Ind. Code § 35-49-3-3(a) (2006). Thus, the amendment changed the subsection under which Adkins was charged from 3(a)(1) to 3(a)(2). Adkins argues that, by amending the charging information to allege that he displayed, as opposed to disseminated, the pornographic video, the State made a substantive change to the charge. We disagree. [28] Under the original charge, Adkins was alleged to have disseminated pornography to A.N. The probable cause affidavit supporting Adkins's arrest and charges set forth the factual basis of this charge, i.e., that Adkins showed pornographic videos to A.N. Under the amended information, the factual basis for the charge remained the same—that Adkins showed pornographic videos to A.N. Thus, any defense Adkins had to the original charge was equally available under the amended charging information. Indeed, Adkins's defense at trial was to argue that he did not show A.N. pornography, and this defense was still available to him after the amendment to the charging information. Therefore, the amendment was not one of substance, and could be made at any time.

As previously noted, the State charged Adkins with two counts of disseminating matter harmful to minors, one involving A.N. and the other involving A.N.'s brother. Because the jury acquitted Adkins on the latter charge, we limit our discussion to the amendment to the former charge.

This statute was amended effective July 1, 2014 to provide the crime is now a Level 6 felony. We cite to the version of the statute that was in effect at the time Adkins committed the crime.
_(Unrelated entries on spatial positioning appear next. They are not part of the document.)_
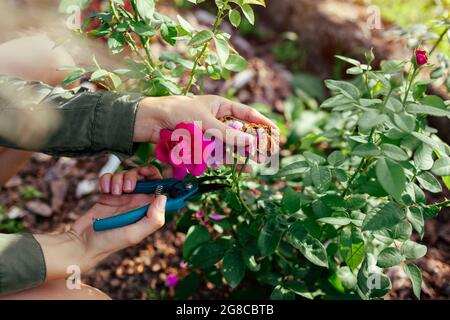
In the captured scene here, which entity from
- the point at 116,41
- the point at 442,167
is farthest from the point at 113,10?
the point at 442,167

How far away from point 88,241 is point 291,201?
1.71 ft

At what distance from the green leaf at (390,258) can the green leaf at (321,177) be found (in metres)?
0.20

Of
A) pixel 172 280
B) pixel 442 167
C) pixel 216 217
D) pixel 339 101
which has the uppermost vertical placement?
pixel 339 101

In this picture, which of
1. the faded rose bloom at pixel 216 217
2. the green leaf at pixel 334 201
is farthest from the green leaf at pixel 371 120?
the faded rose bloom at pixel 216 217

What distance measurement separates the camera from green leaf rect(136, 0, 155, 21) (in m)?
1.11

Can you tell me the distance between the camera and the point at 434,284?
1.77 meters

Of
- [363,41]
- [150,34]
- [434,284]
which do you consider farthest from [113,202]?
[363,41]

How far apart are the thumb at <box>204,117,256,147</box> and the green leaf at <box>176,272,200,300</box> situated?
69 cm

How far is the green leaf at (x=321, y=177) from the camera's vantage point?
3.98 ft

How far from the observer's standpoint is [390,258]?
1.16 metres

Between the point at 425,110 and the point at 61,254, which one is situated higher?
the point at 425,110

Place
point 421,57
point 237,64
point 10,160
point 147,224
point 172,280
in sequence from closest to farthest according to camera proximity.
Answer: point 421,57 → point 147,224 → point 237,64 → point 10,160 → point 172,280

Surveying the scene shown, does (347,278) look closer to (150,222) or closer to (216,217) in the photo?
(216,217)

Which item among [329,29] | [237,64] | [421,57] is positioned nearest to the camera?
[421,57]
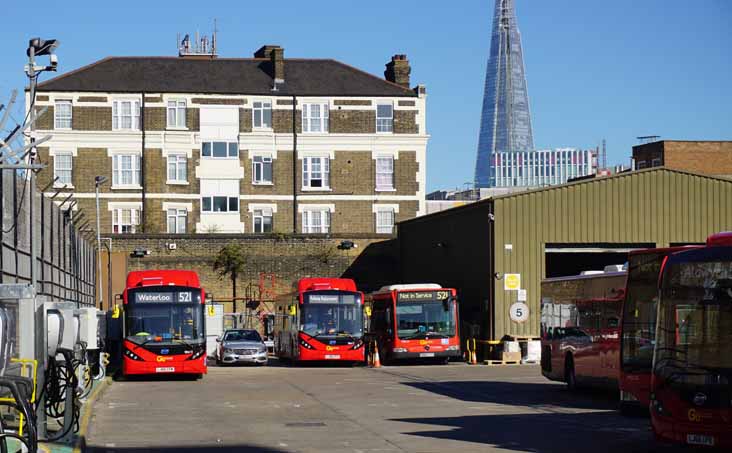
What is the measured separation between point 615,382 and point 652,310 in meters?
4.10

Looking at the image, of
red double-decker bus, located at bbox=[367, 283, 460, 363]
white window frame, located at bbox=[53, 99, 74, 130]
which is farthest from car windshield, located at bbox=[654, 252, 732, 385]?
white window frame, located at bbox=[53, 99, 74, 130]

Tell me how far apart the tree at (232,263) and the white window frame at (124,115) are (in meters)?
11.5

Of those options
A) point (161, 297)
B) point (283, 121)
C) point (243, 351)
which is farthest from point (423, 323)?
point (283, 121)

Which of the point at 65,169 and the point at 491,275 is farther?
the point at 65,169

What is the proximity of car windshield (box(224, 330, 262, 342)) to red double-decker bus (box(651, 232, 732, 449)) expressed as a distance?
31179 millimetres

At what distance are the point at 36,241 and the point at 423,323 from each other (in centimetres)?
2147

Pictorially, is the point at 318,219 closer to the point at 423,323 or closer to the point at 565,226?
the point at 565,226

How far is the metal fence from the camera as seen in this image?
22975mm

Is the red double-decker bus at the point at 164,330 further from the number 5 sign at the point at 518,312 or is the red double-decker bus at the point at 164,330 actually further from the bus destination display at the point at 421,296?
the number 5 sign at the point at 518,312

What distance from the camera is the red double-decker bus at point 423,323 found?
148 ft

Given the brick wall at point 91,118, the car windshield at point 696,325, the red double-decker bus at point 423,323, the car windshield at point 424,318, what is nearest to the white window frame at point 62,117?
the brick wall at point 91,118

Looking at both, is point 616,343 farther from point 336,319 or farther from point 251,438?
point 336,319

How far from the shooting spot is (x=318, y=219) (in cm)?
7231

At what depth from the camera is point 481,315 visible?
50.0 meters
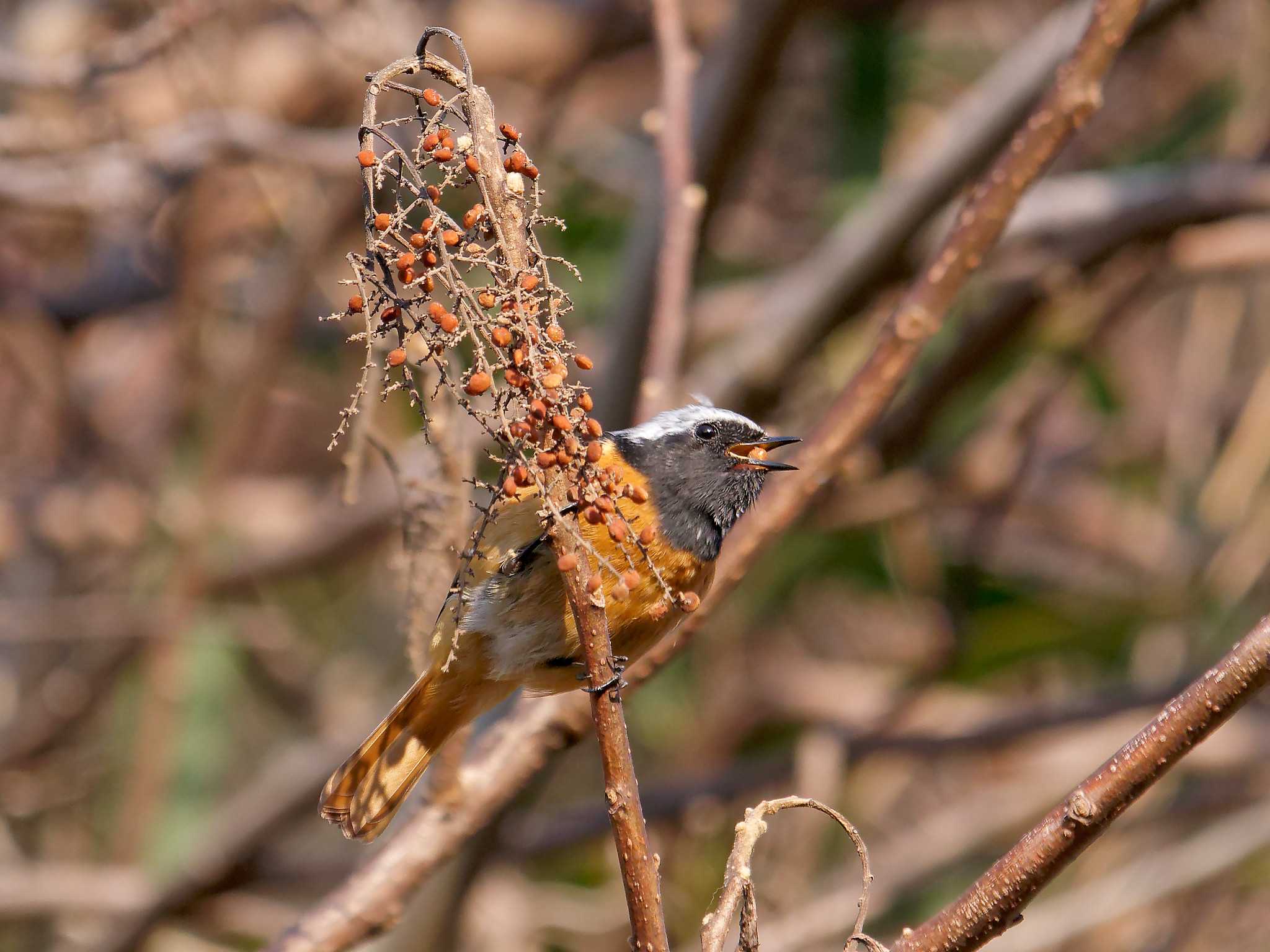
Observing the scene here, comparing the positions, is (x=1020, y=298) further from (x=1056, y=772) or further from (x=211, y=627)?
(x=211, y=627)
Adkins claims that the amended information deprived him of his defense that showing a pornographic video does not constitute "dissemination." But if this tautology were the rule, then any amendment would necessarily constitute a substantive change. For example, in Jones v. State, 863 N.E.2d 333, 338 (Ind. Ct. App. 2007), we held that the State's amendment of a charging information one week before trial was one of form, and not of substance, even though the amendment altered the identity of the substance the defendant was alleged to have possessed from cocaine to heroin. The defendant in Jones had a "defense" under the original charging information that was taken away by the change only in the sense that he could no longer argue that the substance he possessed was heroin and not cocaine as originally alleged. But we still held that the State's late amendment did not cause Jones to lose any potential defenses or affect the application of his evidence to the crime charged. Id. Indeed, the discovery provided to Jones made it clear that the substance he was charged with possessing was heroin, not cocaine. Id. at 338-39; see also Owens v. State, 263 Ind. 487, 497-98, 333 N.E.2d 745, 750 (1975) (holding that amendment of charging information on day of trial to allege that defendant shot victim with a revolver instead of a shotgun was one of form, not substance, even though defendant would have had a technical defense to original charge in that he did not use a shotgun); Markoff v. State, 553 N.E.2d 194, 195 (Ind. Ct. App. 1990) (holding that amendment on the day of trial to change the name of the owner of the building in which a burglary occurred was one of form, not substance, even though defendant would have had a technical defense to the original charge in that the building was not owned by the person alleged in the original information). --------

Conclusion

[29] No reversible error occurred when witnesses referred to Adkins's taped statement to the police as a "confession." Not only was this description accurate, most of it was elicited by Adkins's own counsel. The trial court also did not err by failing to declare a mistrial when a portion of Adkins's recorded statement to the police referenced "hooking" Adkins up to "this machine." Adkins did not request a mistrial, and this brief reference did not require a mistrial or otherwise constitute fundamental error. Lastly, the trial court did not err in permitting the State to amend the information charging Adkins with disseminating matter harmful to a minor because the amendment was not one of substance and could therefore by made at any time. Accordingly, we affirm the judgment of the trial court. [30] Affirmed. Riley, J., and May, J., concur.